Abstract
Differentiation of infectious causes in severely ill children is essential but challenging in sub- Saharan Africa. The aim of the study was to determine clinical indicators that are able to identify bacterial co-infections in P. falciparum infected children in rural Ghana. In total, 1,915 severely ill children below the age of 15 years were recruited at Agogo Presbyterian Hospital in Ghana between May 2007 and February 2011. In 771 (40%) of the children malaria parasites were detected. This group was analyzed for indicators of bacterial co-infections using bivariate and multivariate regression analyses with 24 socio-economic variables, 16 terms describing medical history and anthropometrical information and 68 variables describing clinical symptoms. The variables were tested for sensitivity, specificity, positive predictive value and negative predictive value. In 46 (6.0%) of the children with malaria infection, bacterial co-infection was detected. The most frequent pathogens were non-typhoid salmonellae (45.7%), followed by Streptococcus spp. (13.0%). Coughing, dehydration, splenomegaly, severe anemia and leukocytosis were positively associated with bacteremia. Domestic hygiene and exclusive breastfeeding is negatively associated with bacteremia. In cases of high parasitemia (>10,000/μl), a significant association with bacteremia was found for splenomegaly (OR 8.8; CI 1.6–48.9), dehydration (OR 18.2; CI 2.0–166.0) and coughing (OR 9.0; CI 0.7–118.6). In children with low parasitemia, associations with bacteremia were found for vomiting (OR 4.7; CI 1.4–15.8), severe anemia (OR 3.3; CI 1.0–11.1) and leukocytosis (OR 6.8 CI 1.9–24.2). Clinical signs of impaired microcirculation were negatively associated with bacteremia. Ceftriaxone achieved best coverage of isolated pathogens. The results demonstrate the limitation of clinical symptoms to determine bacterial co-infections in P. falciparum infected children. Best clinical indicators are dependent on the parasitemia level. Even with a moderate sensitivity of >60%, only low positive predictive values can be obtained due to low prevalence of bacteremia. Rapid testing for distinguishing parasitemia and bacteremia is essential.
Highlights
Differentiation of infectious causes of febrile illnesses in children presenting to hospitals in rural sub-Saharan areas is a challenge for clinicians, in particular in co-infections [1,2]

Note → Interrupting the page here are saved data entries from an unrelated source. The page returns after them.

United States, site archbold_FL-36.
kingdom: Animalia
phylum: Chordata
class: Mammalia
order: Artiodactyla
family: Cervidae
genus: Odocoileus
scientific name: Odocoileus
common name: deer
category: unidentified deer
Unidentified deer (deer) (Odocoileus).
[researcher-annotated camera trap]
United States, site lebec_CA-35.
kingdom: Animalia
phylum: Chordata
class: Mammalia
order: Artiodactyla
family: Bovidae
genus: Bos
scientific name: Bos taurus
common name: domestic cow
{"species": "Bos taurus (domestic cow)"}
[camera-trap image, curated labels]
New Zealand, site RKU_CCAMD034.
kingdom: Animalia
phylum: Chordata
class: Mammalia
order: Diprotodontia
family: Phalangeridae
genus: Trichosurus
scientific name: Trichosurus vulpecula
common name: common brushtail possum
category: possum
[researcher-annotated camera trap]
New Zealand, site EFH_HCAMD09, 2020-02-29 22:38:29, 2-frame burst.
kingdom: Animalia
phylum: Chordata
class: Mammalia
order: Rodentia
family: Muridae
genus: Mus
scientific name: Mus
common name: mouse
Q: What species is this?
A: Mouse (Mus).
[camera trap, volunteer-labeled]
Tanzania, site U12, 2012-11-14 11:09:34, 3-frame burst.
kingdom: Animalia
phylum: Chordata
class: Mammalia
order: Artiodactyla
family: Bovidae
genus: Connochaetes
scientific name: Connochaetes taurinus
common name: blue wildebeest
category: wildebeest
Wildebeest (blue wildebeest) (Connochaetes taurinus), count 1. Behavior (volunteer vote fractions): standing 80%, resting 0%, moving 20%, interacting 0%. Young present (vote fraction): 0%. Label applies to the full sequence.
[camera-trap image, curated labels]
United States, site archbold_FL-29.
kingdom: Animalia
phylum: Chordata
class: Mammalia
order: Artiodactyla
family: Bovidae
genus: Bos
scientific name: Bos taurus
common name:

We report the results of a hospital-based study on severe illness of children, describing a population exposed to intense P. falciparum transmission
In this special setting of co-infection, prostration and fever was not identified as an important distinguishing factor, but fever and especially high fever was obviously significantly positively associated with bacteremia, when not stratified for parasitemia
Summary
Differentiation of infectious causes of febrile illnesses in children presenting to hospitals in rural sub-Saharan areas is a challenge for clinicians, in particular in co-infections [1,2]. Due to an immature immune system, especially children tend to react with increasing body temperatures to various infectious agents. The synonymously use of fever and malaria is common in the general public and plays an important role as presumptive diagnosis of clinicians. Reasons for misdiagnosis can partly be accredited to overlapping clinical symptoms of malaria and acute bacterial infections as well as lacking diagnostic tools [3]. Recent studies evaluating WHO guidelines for antimicrobial treatment in children admitted to the hospital in an area of intense Plasmodium falciparum transmission reveals that guidelines failed to identify almost a third of bacteremic children [1]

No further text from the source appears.